La ripresa
dei «Pigs» è lenta e ancora piena di ostacoli Aumenta il divario nella Ue
GIUSEPPE PENNISI
Nell’Europa meridionale, quel poco di ripresa che si intravede mostra un percorso lento, irto e tutto in salita. Non lo dicono le consuete proiezioni a 18-24 mesi del gruppo dei venti istituti economici econometrici detto del consensus (perché le loro stime vengono spesso utilizzate come raffronto da banche centrali e dicasteri dell’economia e delle finanze). Lo affermano studi a più lungo termine della Banca centrale e del Fondo monetario (oppure di istituti d’emissione di Paesi del Nord Europa e parte dell’area dell’euro) i cui governi non hanno mostrato eccessiva empatia per i «cugini» del Sud. Sono lavori ancora in uscita od a distribuzione limitata. Se lo staff del presidente della Commissione Europea non li ha portati alla sua attenzione prima della visita ad Atene, beh, qualcuno ha probabilmente peccato di superficialità. Dei tre documenti, il più inquietante è lo studio «Slow Road to Recovery» («Strada lenta per la ripresa») della Banca mondiale. Il lavoro è l frutto di analisi effettuate da 18 economisti in servizio presso l’istituto con sede a Washington, senza apporto di consulenti esterni. Riguarda l’Europa Meridionale Orientale, dunque anche Paesi dei Balcani che sono candidati all’Unione europea ma non alla moneta unica. Le conclusioni – affermano gli autori – hanno rilievo per l’Europa Meridionale Occidentale. In primo luogo, nonostante la finanza pubblica sia relativamente sotto controllo (con indebitamento delle pubbliche amministrazioni al 4,2% del Pil e stock di debito pubblico tra il 45% ed il 65% del Pil , a seconda di ciascun Paese) e i settori della manifattura e dell’energia siano in espansione, il tasso di disoccupazione pare non flettere dal 24% delle forze di lavoro. Le prospettive sono per un tasso di crescita lento (1.8% l’anno) perché l’area centrale Ue ha cessato da far da traino. Il documento precisa che, però, è altamente probabile una crescita più lenta perché la domanda estera sta dando crescenti segnali di fragilità.

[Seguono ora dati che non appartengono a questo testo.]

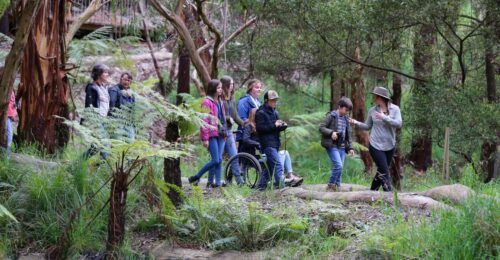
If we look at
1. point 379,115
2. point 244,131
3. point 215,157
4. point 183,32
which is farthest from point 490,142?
point 183,32

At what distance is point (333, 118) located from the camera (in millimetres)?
10922

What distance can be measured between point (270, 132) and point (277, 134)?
5.6 inches

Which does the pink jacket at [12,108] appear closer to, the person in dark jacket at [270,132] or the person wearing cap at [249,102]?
the person wearing cap at [249,102]

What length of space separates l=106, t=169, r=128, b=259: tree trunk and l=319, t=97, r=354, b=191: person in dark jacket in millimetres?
3947

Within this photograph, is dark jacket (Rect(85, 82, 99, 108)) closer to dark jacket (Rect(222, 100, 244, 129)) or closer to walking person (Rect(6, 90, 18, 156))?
walking person (Rect(6, 90, 18, 156))

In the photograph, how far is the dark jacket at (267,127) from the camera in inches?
412

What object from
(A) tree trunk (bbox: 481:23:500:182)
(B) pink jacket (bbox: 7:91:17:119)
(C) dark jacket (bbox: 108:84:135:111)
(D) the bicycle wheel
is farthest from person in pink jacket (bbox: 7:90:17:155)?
(A) tree trunk (bbox: 481:23:500:182)

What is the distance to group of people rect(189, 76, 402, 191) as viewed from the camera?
414 inches

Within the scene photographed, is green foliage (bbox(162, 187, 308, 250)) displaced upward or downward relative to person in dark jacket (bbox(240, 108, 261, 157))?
downward

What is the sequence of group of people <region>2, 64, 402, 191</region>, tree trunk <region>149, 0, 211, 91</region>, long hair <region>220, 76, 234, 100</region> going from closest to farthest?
group of people <region>2, 64, 402, 191</region> < long hair <region>220, 76, 234, 100</region> < tree trunk <region>149, 0, 211, 91</region>

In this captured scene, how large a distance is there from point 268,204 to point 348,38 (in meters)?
6.88

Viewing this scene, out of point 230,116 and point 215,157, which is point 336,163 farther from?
point 230,116

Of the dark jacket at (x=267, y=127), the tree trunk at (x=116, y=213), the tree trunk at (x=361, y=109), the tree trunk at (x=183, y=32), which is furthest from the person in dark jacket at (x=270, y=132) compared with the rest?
the tree trunk at (x=361, y=109)

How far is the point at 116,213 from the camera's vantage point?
768 cm
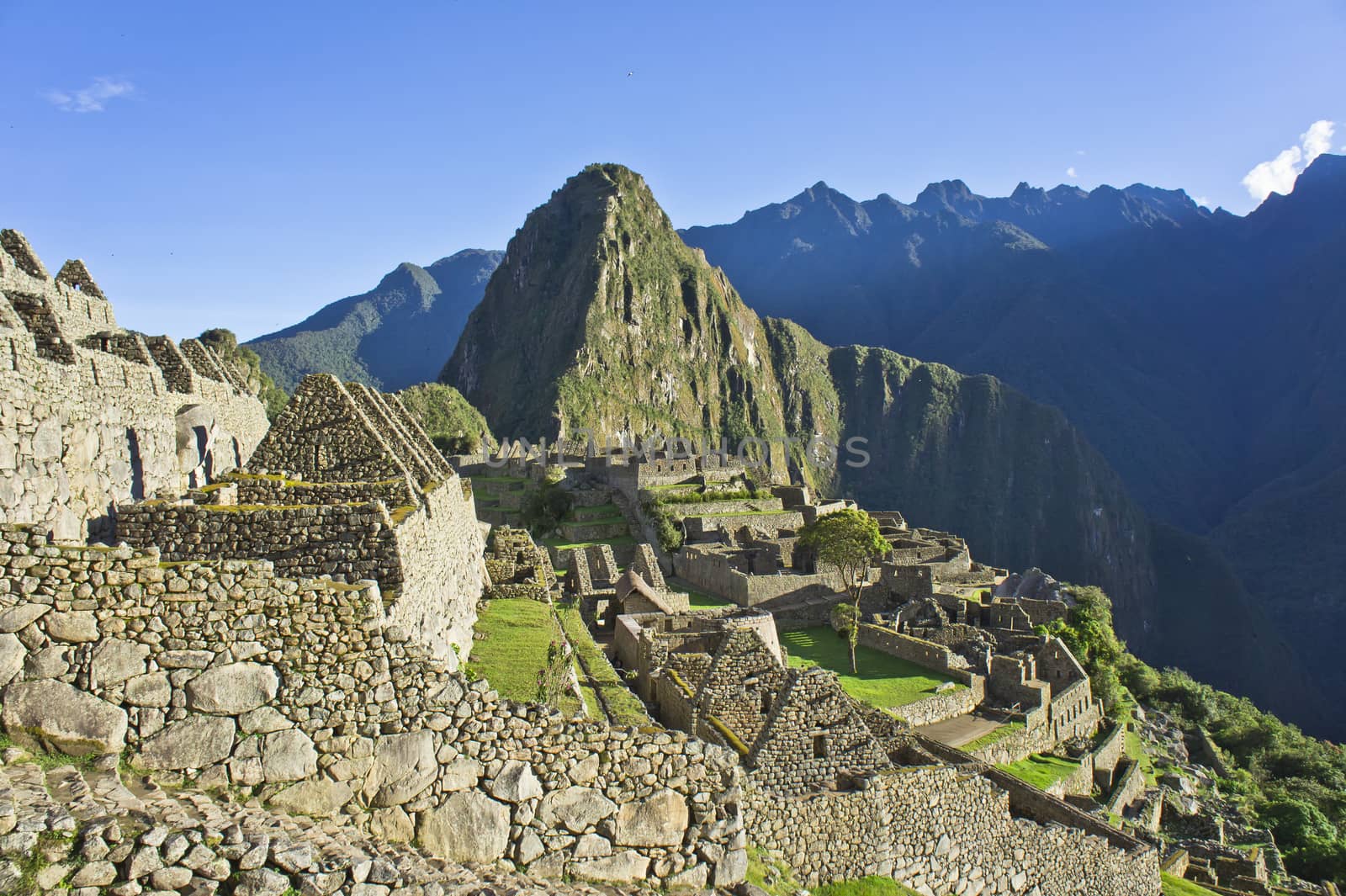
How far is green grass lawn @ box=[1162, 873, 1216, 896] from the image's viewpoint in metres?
17.4

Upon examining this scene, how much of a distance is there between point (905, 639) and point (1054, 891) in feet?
42.9

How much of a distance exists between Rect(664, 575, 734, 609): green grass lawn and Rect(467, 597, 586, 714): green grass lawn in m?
15.2

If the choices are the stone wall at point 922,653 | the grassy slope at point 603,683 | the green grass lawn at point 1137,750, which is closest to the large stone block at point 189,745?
the grassy slope at point 603,683

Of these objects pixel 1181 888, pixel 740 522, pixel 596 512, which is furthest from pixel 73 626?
pixel 596 512

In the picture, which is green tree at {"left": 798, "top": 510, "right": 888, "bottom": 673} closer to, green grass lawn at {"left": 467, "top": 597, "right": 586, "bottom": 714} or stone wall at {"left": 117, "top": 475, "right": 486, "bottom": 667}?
green grass lawn at {"left": 467, "top": 597, "right": 586, "bottom": 714}

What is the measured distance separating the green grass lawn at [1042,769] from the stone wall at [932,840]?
18.4ft

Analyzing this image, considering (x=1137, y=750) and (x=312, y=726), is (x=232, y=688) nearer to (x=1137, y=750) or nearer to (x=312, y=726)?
(x=312, y=726)

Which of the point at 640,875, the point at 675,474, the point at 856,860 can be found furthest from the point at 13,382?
the point at 675,474

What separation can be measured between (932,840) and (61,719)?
9.20 meters

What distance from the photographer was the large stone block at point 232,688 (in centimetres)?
459

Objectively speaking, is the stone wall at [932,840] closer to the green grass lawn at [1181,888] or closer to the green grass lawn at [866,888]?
the green grass lawn at [866,888]

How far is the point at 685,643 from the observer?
12539mm

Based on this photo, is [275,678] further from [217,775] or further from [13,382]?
[13,382]

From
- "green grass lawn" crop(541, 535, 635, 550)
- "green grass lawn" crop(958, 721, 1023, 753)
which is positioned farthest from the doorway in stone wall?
"green grass lawn" crop(541, 535, 635, 550)
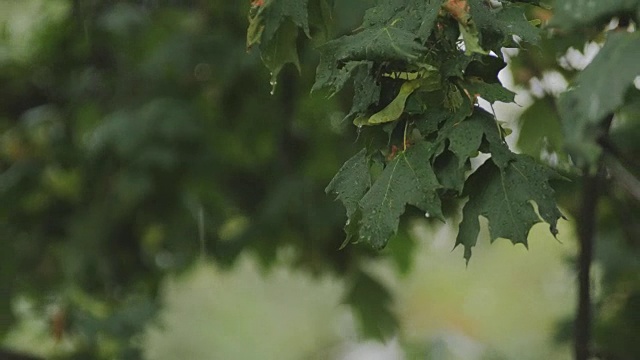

A fini operativi (ossia di definizione di politica economica), è ancora più significativo uno studio del Fondo monetario – tra gli autori Emanuele Baldacci, ora alto dirigente dell’Istat. Il lavoro è stato presentato in un seminario interno del Ministero dell’Economia e delle Finanze. Esamina 107 Paesi e 79 «episodi » di riassetto della finanza pubblica. Il messaggio: I programmi funzionano se graduali e con un’attenta miscela di riduzioni di spesa e ritocchi tributari. Altrimenti possono fare più male che bene.
Lo conferma un recente documento della Banca nazionale delle Finlandia, Paese poco tenero con i «meridionali» dell’euro. Il premier vuole rinegoziare il Trattato di Maastricht perché nell’area dell’euro sta aumentando la divergenza tra Paesi che crescono e Paesi che si contraggono. La moneta unica – dice il titolo – sta unendo o dividendo quel che resta dell’Ue?